Last year, Andrew Keen published The Cult of the Amateur: How Today’s Internet Is Killing Our Culture.

Though some critics simply view Keen as a crank, The NYT's Michiko Kakutani offered a favorable review:
This book, which grew out of a controversial essay published ... by The Weekly Standard, is a shrewdly argued jeremiad against the digerati effort to dethrone cultural and political gatekeepers and replace experts with the "wisdom of the crowd." Although Mr. Keen wanders off his subject in the later chapters of the book--to deliver some generic, moralistic rants against Internet evils like online gambling and online pornography--he writes with acuity and passion about the consequences of a world in which the lines between fact and opinion, informed expertise and amateurish speculation are willfully blurred.
Keen just published another essay, "The Internet Is Bad for You," over at

President-elect Obama intends to provide every U.S. citizen with broadband Internet access.

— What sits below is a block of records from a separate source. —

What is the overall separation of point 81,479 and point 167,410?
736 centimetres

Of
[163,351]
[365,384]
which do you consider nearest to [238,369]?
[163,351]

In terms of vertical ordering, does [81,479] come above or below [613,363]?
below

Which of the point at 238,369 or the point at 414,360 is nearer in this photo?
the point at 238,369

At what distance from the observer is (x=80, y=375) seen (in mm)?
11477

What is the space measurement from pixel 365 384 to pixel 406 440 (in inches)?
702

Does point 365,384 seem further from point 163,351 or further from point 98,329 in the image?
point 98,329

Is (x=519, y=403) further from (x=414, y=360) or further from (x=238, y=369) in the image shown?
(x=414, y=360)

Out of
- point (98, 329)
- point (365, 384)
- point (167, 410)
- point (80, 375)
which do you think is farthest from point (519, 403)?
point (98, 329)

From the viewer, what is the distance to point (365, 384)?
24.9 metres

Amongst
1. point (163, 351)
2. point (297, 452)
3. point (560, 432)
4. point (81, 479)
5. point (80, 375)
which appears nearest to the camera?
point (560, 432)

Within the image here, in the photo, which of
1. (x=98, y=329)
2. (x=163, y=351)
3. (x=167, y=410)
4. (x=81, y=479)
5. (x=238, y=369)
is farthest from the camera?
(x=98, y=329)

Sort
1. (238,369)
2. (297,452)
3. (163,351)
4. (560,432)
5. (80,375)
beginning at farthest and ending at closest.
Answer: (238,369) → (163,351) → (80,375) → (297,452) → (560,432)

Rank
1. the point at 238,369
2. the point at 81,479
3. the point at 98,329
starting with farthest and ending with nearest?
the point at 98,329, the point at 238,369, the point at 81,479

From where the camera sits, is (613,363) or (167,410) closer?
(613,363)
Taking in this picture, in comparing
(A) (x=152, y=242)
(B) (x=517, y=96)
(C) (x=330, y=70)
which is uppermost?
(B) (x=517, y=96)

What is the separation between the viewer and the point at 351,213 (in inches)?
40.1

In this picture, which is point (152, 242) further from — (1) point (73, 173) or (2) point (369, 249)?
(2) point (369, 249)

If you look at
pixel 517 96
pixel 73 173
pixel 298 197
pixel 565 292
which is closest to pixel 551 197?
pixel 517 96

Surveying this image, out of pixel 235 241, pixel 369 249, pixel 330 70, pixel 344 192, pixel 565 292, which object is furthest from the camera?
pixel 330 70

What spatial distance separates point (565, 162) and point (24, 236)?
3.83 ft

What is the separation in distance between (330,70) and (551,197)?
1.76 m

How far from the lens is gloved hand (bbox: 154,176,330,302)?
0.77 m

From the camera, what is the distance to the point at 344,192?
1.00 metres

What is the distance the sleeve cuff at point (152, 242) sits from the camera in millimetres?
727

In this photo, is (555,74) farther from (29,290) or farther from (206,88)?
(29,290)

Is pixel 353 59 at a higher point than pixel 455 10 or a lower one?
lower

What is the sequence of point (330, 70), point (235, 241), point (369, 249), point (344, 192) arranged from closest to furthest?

In response, Keen argues that bad economic times, combined with a "radically unregulated Internet" available to millions of potentially unemployed (and disgruntled) Americans, will ultimately lead to "digital fascism."
Silicon Valley utopians argue that blaming the Internet for online hatred is like blaming Johannes Gutenberg, the 15th century inventor of the moveable type printing press, for Mein Kampf. And that’s true, of course. Yet given the way in which we know that the unfiltered Internet spreads corrosive lies and inflames prejudice, why would we want to give all Americans universal broadband access at the very moment when millions of them will be unemployed, disorientated and angry? Rather than spending billions of dollars in telecom technology, wouldn’t it be better to invest that money in local libraries and librarians, where their education could be supervised by accountable human beings.
Keen makes some thought-provoking points.

But he might read closely the American Library Association's "Intellectual Freedom and Censorship Q & A" and "American Library Basics."

Both documents perhaps challenge his idea that librarians should provide "supervision"--which sounds a lot like "gatekeeping" in Keen's description--for which they are accountable (but to whom exactly?).
What Is Intellectual Freedom?

Intellectual freedom is the right of every individual to both seek and receive information from all points of view without restriction. It provides for free access to all expressions of ideas through which any and all sides of a question, cause or movement may be explored.

Why Is Intellectual Freedom Important?

Intellectual freedom is the basis for our democratic system. We expect our people to be self-governors. But to do so responsibly, our citizenry must be well-informed. Libraries provide the ideas and information, in a variety of formats, to allow people to inform themselves.

Intellectual freedom encompasses the freedom to hold, receive and disseminate ideas.
If you enjoy Keen's contrarianism, have a look at Lee Siegel's Against the Machine: Being Human in the Age of the Electronic Mob.